Edit the entries below so that each "banana leaf" becomes "palm frond" and nothing else changes. Omit the pictures from your version.

══════════

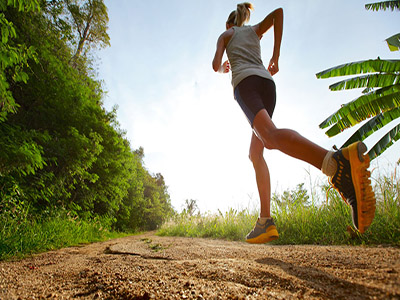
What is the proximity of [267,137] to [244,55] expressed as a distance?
0.91m

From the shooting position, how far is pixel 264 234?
1861 millimetres

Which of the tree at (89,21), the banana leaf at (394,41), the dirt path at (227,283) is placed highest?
the tree at (89,21)

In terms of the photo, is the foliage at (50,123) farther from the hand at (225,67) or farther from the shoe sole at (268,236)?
the shoe sole at (268,236)

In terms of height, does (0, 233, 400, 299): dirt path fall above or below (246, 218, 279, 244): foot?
below

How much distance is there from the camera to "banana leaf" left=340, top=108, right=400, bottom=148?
4.36 metres

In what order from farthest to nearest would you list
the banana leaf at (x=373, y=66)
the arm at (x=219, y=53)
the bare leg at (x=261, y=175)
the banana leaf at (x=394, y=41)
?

══════════

TASK OUTPUT:
What is the proximity of [267,137] to [244,55] expressed as a distance?
0.91m

From the shooting position, how far is pixel 264 234?
1861 millimetres

Which of the tree at (89,21), the palm frond at (394,41), the dirt path at (227,283) is placed highest?
the tree at (89,21)

In terms of the photo, is the foliage at (50,123) farther from the hand at (225,67) or farther from the shoe sole at (268,236)?
the shoe sole at (268,236)

In terms of height, does (0, 233, 400, 299): dirt path fall above or below (246, 218, 279, 244): foot?
below

How much distance is there from the camera to "palm frond" left=340, top=108, right=400, bottom=148?
4.36 metres

In what order from farthest to nearest would you list
the palm frond at (x=373, y=66)
the arm at (x=219, y=53)
the bare leg at (x=261, y=175)
the palm frond at (x=394, y=41)
?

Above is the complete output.